# Deflection of magnetic dipoles by a magnetic field

• snoopies622
In summary, the conversation discusses the confusion surrounding the Stern-Gerlach experiment and how a magnetic field can deflect particles with magnetic dipoles instead of just rotating them. The explanation for this is that the magnetic field is non-uniform and can cause a net attractive force on the dipole. The conversation also mentions the use of analogies, such as gravitational tidal forces, to better understand the concept.
snoopies622
I'm reading about the Stern–Gerlach experiment and the only part that confuses me is how a magnetic field would deflect particles with magnetic dipoles instead of just rotating them. In this case the magnetic field is non-uniform, but it still seems intuitively strange to me since magnetic field lines around the particles are always closed, and so I imagine that any magnetic field would have a kind of translational net zero effect on them. Would this translational force also appear if I tossed a macroscopic bar magnet through a non-linear magnetic field? (Say, one that always pointed in the same direction but increased in strength in a spacially linear way.)

snoopies622 said:
I'm reading about the Stern–Gerlach experiment and the only part that confuses me is how a magnetic field would deflect particles with magnetic dipoles instead of just rotating them.
Suppose you are near the North Pole of your external non-uniform field. In that case your dipole’s North Pole will be repelled and the dipole’s South Pole will be attracted. However, since the South Pole will be closer to the external magnet the field there will be stronger than at the dipole’s North Pole, so the attraction of the South Pole will be stronger than the repulsion of the North Pole and you will have a net attractive force.

Thanks, Dale. It makes sense analytically but I guess I'll have to do some imagining and drawing pictures for it to work for me intuitively. I'm finding that thinking of gravitational tidal forces is a helpful analogy.

## What is a magnetic dipole?

A magnetic dipole is a fundamental unit of magnetism, consisting of a north and south pole separated by a small distance. It can be thought of as a small bar magnet.

## How does a magnetic field affect a magnetic dipole?

A magnetic field exerts a force on a magnetic dipole, causing it to align with the field. This alignment can result in the dipole experiencing a torque or a force depending on its orientation relative to the field.
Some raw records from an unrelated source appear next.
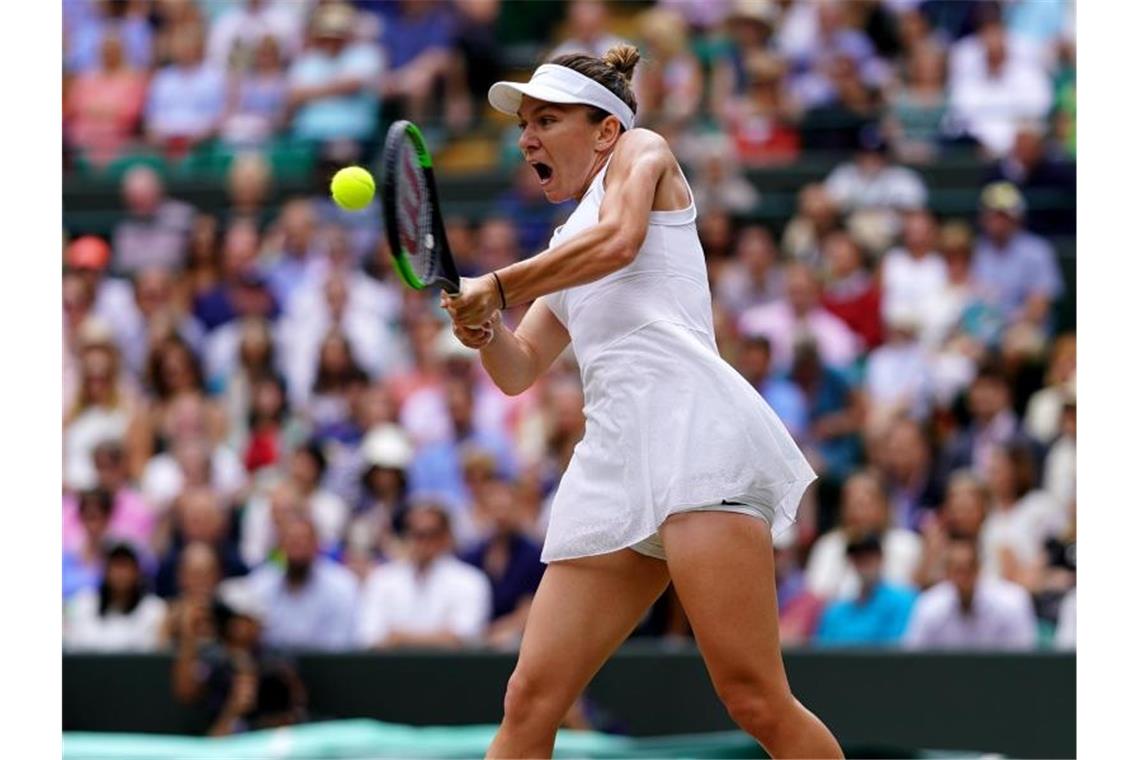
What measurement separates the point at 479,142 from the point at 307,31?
4.87ft

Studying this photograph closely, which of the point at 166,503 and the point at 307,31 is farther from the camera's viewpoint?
the point at 307,31

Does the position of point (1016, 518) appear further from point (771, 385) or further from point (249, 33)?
point (249, 33)

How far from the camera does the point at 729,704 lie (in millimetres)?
4500

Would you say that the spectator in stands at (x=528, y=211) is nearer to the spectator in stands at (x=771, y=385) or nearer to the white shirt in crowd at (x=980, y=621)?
the spectator in stands at (x=771, y=385)

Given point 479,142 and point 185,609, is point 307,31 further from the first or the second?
point 185,609

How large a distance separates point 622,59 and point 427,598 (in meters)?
4.67

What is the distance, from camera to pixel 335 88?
1304cm

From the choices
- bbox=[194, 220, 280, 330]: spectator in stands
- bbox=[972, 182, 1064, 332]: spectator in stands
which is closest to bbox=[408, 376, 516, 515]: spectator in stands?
bbox=[194, 220, 280, 330]: spectator in stands

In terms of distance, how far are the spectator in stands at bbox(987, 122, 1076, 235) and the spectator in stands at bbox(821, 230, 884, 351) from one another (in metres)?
1.09

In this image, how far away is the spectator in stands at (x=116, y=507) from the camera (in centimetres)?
1000

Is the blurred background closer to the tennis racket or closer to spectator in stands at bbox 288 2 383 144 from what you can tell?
spectator in stands at bbox 288 2 383 144

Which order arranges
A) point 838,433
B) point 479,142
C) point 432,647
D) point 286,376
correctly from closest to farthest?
point 432,647 → point 838,433 → point 286,376 → point 479,142

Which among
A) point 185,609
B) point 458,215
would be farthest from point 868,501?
point 458,215

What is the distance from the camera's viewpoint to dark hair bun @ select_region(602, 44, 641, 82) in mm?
4742
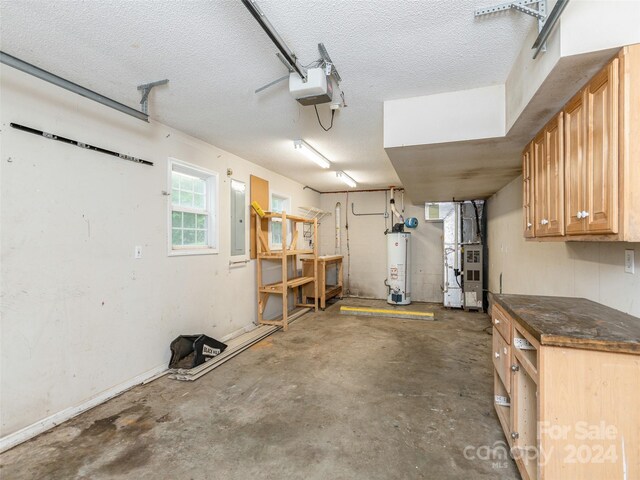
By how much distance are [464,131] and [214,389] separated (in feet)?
10.1

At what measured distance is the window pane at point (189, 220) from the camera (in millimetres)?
3457

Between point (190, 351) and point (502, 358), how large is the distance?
291cm

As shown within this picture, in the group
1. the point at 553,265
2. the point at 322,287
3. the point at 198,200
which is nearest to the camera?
the point at 553,265

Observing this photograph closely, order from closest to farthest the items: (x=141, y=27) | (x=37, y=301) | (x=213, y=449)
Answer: (x=141, y=27) → (x=213, y=449) → (x=37, y=301)

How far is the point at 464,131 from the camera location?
238cm

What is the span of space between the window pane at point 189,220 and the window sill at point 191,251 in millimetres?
293

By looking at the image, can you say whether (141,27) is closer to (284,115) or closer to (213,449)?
(284,115)

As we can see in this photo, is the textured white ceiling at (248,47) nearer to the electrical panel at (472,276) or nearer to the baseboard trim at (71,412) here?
the baseboard trim at (71,412)

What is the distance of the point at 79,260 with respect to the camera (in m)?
2.34

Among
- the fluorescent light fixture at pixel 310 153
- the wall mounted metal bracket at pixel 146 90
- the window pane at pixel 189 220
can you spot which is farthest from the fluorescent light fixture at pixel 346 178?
the wall mounted metal bracket at pixel 146 90

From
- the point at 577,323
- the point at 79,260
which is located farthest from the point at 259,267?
the point at 577,323

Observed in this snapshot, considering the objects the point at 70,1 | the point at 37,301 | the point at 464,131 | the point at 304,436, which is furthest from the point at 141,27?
the point at 304,436

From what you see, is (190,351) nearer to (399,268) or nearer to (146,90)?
(146,90)

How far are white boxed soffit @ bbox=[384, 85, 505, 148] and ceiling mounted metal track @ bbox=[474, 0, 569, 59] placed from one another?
782 mm
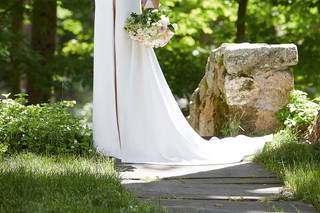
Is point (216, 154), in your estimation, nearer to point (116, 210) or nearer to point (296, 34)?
point (116, 210)

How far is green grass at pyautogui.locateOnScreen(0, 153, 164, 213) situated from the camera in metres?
4.55

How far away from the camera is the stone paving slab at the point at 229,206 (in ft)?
16.0

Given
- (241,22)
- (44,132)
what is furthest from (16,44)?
(44,132)

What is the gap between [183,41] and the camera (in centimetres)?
1677

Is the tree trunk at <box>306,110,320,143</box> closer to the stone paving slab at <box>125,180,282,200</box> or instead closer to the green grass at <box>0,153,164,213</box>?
the stone paving slab at <box>125,180,282,200</box>

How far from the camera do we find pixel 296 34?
15.8m

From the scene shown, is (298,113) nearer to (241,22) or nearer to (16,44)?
(241,22)

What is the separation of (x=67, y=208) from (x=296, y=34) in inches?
479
## What is meant by "deflection" of a magnetic dipole?

Deflection refers to the change in direction or orientation of a magnetic dipole when it is subjected to a magnetic field. This can occur due to the torque or force exerted on the dipole by the field.

## What factors affect the deflection of a magnetic dipole by a magnetic field?

The strength and direction of the magnetic field, the strength and orientation of the magnetic dipole, and the distance between the dipole and the field all play a role in determining the deflection of the dipole.

## What are some real-world applications of the deflection of magnetic dipoles by a magnetic field?

This phenomenon is utilized in various technologies such as magnetic compasses, electric motors, and magnetic resonance imaging (MRI) machines. It also plays a role in the behavior of charged particles in Earth's magnetic field and the interaction of solar wind with Earth's magnetic field.